Thin-plate lattices in AlSi10Mg alloy via laser additive manufacturing: Highly enhanced specific strength and recovery

Abstract

Metallic lattices have emerged as a class of lightweight, strong, and multifunctional materials with growing applications. However, their specific strengths (strength-to-density ratios) often fall significantly short of those of their bulk metal counterparts. Thin-plate lattices (TPLs), featuring submillimeter-thick metal plates, present a promising solution. Yet, traditional manufacturing methods have long hindered their development. This study investigates laser additive manufacturing and the mechanical properties of axially isotropic AlSi10Mg alloy TPLs, designed with various unit cells, including cubic, cuboctahedron, truncated-octahedron, rhombicuboctahedron, and sphere structures.

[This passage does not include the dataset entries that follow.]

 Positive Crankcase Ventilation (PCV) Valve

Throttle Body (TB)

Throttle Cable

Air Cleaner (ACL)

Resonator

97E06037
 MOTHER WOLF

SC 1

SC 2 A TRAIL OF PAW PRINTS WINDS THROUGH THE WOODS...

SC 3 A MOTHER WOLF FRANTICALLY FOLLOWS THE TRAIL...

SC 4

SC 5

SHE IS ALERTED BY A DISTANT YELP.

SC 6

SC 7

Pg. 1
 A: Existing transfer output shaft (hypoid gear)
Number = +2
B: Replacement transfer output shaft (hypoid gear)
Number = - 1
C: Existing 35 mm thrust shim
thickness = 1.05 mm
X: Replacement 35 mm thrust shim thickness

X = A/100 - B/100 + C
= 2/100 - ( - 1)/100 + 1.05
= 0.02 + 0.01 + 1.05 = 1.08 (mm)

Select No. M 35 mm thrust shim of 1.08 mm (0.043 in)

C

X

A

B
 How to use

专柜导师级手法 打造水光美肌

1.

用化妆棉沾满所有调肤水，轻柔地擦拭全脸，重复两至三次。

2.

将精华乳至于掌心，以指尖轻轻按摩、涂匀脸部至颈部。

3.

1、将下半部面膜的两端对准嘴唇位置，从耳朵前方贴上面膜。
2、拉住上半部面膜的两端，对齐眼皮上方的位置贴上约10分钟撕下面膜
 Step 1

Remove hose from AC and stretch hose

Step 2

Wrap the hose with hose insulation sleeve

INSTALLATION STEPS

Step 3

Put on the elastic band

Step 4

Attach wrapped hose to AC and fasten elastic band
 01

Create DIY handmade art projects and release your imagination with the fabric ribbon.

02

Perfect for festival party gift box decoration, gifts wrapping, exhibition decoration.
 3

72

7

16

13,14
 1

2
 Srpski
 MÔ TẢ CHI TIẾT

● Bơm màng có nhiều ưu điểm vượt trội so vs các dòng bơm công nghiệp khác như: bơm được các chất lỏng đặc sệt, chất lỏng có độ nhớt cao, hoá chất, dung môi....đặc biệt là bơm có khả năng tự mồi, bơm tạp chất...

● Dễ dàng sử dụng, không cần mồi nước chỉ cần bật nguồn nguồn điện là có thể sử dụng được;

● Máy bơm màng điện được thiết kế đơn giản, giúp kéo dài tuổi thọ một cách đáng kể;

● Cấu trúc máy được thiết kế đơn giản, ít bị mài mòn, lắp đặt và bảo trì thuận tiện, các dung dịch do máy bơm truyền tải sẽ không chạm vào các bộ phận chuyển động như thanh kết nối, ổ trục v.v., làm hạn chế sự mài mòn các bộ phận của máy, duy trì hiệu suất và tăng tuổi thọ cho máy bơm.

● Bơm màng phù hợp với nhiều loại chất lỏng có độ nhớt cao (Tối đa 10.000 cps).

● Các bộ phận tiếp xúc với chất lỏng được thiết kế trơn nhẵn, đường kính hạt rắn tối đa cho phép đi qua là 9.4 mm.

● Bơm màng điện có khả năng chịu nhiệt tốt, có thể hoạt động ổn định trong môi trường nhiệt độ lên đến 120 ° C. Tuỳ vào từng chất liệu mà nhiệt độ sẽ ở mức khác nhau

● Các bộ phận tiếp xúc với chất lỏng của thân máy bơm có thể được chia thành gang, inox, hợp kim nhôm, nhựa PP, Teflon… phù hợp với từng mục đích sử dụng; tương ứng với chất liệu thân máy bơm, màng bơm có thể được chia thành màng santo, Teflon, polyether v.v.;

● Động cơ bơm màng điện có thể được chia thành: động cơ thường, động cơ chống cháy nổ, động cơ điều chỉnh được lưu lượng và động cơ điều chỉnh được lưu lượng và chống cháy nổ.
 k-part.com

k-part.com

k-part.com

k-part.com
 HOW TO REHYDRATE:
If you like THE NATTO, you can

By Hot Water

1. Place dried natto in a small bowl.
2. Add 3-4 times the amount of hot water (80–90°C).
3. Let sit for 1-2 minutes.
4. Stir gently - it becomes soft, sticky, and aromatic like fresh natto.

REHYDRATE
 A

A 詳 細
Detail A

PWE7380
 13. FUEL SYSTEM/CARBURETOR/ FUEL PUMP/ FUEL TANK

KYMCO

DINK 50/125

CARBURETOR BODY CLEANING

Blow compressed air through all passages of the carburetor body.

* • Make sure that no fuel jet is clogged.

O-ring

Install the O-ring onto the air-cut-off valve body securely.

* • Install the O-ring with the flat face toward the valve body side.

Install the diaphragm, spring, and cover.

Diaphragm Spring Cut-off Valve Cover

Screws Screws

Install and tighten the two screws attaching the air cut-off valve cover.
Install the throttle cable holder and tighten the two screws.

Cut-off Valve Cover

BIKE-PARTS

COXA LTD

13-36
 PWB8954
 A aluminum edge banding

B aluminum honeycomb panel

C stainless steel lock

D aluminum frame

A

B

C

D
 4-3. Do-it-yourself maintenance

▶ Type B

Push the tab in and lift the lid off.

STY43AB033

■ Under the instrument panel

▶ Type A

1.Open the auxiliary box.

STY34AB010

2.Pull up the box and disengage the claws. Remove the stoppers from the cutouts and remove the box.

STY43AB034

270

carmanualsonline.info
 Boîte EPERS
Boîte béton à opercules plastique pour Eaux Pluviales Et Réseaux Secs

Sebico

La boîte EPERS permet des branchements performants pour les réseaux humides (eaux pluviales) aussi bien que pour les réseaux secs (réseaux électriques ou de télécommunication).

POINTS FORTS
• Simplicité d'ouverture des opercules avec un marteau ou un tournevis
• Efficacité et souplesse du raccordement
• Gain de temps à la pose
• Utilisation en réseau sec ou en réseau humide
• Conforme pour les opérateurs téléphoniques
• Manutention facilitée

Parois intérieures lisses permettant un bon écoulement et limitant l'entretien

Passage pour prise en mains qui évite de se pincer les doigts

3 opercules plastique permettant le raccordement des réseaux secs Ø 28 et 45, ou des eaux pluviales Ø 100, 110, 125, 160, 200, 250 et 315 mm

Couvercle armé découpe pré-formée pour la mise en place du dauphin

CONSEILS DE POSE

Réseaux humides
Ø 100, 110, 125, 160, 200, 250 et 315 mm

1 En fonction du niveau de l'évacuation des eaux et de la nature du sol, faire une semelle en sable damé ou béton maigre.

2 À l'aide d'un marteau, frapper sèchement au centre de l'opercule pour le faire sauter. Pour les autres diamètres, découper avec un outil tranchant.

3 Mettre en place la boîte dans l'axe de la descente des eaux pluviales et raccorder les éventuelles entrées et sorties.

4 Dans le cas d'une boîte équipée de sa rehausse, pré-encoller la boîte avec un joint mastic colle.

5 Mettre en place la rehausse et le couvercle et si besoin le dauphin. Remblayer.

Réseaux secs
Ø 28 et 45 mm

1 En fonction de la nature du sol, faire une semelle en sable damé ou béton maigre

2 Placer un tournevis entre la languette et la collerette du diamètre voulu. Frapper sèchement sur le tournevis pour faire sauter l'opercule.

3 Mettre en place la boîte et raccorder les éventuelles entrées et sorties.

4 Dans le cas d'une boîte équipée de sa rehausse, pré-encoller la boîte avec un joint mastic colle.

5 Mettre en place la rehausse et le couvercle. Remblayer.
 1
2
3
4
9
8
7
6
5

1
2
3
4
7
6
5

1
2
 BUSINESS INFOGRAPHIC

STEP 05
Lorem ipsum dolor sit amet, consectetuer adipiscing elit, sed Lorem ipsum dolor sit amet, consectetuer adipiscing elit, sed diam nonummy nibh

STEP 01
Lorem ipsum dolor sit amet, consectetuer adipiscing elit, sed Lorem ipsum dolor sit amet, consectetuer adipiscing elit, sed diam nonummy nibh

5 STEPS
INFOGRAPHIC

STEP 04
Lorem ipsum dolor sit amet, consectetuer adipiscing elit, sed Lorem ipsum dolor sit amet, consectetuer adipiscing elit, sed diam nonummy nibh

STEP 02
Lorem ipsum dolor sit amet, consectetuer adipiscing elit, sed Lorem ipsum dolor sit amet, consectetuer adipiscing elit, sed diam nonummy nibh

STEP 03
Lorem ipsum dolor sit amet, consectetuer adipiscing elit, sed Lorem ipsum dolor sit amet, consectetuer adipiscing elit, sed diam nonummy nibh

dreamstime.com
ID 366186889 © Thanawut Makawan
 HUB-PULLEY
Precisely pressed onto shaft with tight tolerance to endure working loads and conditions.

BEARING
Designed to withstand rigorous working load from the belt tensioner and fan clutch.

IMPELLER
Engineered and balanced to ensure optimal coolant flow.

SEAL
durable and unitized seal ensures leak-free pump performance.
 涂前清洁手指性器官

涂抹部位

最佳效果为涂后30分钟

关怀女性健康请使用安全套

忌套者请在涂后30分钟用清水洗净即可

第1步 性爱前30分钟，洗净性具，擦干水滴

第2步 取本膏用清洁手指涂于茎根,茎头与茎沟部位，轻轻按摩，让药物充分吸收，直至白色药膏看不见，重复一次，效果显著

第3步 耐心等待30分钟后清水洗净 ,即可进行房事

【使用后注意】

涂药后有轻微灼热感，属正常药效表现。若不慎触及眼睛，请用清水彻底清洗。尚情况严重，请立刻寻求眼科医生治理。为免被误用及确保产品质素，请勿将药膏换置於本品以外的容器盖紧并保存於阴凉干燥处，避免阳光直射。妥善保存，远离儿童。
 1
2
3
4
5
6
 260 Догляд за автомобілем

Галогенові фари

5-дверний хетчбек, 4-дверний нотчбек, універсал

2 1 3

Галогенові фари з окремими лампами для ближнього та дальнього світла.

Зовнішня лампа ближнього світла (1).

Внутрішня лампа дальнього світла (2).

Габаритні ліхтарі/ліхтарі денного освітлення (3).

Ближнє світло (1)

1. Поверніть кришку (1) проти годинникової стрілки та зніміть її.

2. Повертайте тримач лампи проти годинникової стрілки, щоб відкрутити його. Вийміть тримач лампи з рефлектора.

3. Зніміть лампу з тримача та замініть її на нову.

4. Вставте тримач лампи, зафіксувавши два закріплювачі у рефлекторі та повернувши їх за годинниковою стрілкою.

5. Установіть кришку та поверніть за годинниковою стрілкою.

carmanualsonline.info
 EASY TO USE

With densities ranging from 0.57 to 1.13 g/cm³ , these TPLs achieved exceptional specific yield strengths up to 90 % of the base alloy—significantly surpassing the performance of strut-based metallic lattices, which typically achieve 50–60 %. Additionally, under uniaxial compression, the TPLs demonstrated remarkable near-complete peak stress recovery, even at high strain levels (>50 %) or during fragmentation, offering a unique safety mechanism. This recovery was driven by distinct failure modes: at lower densities, fractures progressed layer by layer, leaving intact layers, while at higher densities, crack deflection enhanced resilience. These findings position TPLs as a transformative advancement, combining exceptional specific strength with robust recovery characteristics to outperform conventional lattice designs in multifunctional, high-performance applications.